TAREFA DO EXERCÍCIO:
Responde, por favor, a partir do excerto do documento:
1. Que duas iniciativas foram certificadas para o investimento internacional de não residentes?
2. Para onde serão canalizados os fundos já recebidos desses investidores?
3. Que países são dados como exemplo de onde há pessoas que olham para estes projectos com valor?

EXCERTO DO DOCUMENTO:

Certificámos duas iniciativas susceptíveis desse investimento internacional para não residentes: o filme de Nuno Álvares Pereira e valorização do campo de batalha. Já recebemos fundos provenientes desses investidores, que estão depositados e que serão canalizados para a valorização do campo de batalha.
O facto deste mecanismo estar envolto em alguma polémica não pode prejudicar a imagem do projecto?
Não. Somos particularmente selectivos, mas não podemos ignorar que há pessoas que nos EUA ou em Inglaterra, por exemplo, olham para estes projectos com valor. Claro que também retiram uma vantagem do ponto de vista de residência.
Fazem-no pelo projecto ou pelas vantagens que retiram da doação?

MATERIAL FORNECIDO:
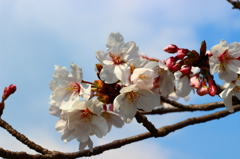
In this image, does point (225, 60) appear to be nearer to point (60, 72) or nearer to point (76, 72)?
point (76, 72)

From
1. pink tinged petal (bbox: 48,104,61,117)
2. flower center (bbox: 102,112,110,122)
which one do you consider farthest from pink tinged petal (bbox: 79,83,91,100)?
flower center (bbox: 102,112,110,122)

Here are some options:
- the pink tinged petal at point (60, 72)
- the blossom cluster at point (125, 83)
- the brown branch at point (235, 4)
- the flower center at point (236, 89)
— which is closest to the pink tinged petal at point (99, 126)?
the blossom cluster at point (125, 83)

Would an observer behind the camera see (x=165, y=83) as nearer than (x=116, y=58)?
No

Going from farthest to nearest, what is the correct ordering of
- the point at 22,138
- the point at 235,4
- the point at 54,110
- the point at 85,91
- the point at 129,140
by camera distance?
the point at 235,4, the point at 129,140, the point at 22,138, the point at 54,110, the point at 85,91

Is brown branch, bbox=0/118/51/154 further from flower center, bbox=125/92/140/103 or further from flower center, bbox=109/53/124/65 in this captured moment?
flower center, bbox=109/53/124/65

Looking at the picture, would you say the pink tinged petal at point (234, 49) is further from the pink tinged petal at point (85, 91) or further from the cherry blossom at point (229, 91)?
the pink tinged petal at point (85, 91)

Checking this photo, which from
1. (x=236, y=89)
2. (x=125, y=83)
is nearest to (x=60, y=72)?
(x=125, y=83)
...
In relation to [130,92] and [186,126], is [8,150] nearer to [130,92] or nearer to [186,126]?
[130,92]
* * *
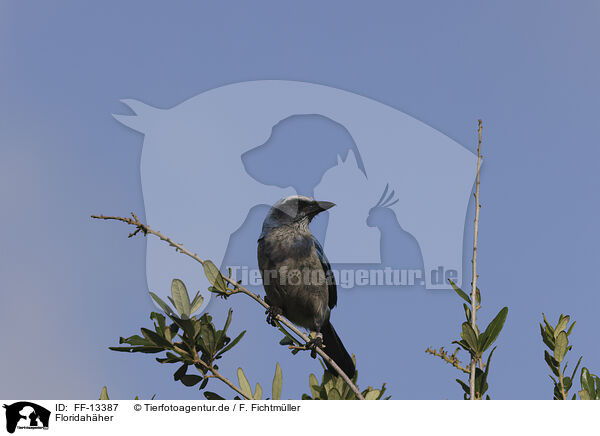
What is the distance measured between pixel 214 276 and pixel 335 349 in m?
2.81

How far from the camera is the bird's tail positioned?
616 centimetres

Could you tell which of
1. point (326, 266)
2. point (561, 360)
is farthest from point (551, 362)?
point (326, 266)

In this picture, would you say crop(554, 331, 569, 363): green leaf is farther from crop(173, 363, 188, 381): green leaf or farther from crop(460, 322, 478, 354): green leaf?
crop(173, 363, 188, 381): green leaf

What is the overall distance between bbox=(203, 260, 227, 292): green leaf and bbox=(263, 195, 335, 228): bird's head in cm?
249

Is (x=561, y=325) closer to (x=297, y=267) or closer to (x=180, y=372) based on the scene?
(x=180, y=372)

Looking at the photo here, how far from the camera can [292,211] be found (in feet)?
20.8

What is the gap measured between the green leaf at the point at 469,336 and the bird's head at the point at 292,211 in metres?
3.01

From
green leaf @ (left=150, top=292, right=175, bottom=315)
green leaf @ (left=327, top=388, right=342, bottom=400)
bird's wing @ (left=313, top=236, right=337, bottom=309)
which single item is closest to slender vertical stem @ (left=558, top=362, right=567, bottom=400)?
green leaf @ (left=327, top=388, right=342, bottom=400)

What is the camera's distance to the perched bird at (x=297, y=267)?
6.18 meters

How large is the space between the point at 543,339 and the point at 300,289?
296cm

RESULTADO:
1. O filme de Nuno Álvares Pereira e a valorização do campo de batalha.
2. Para a valorização do campo de batalha.
3. Os EUA e Inglaterra.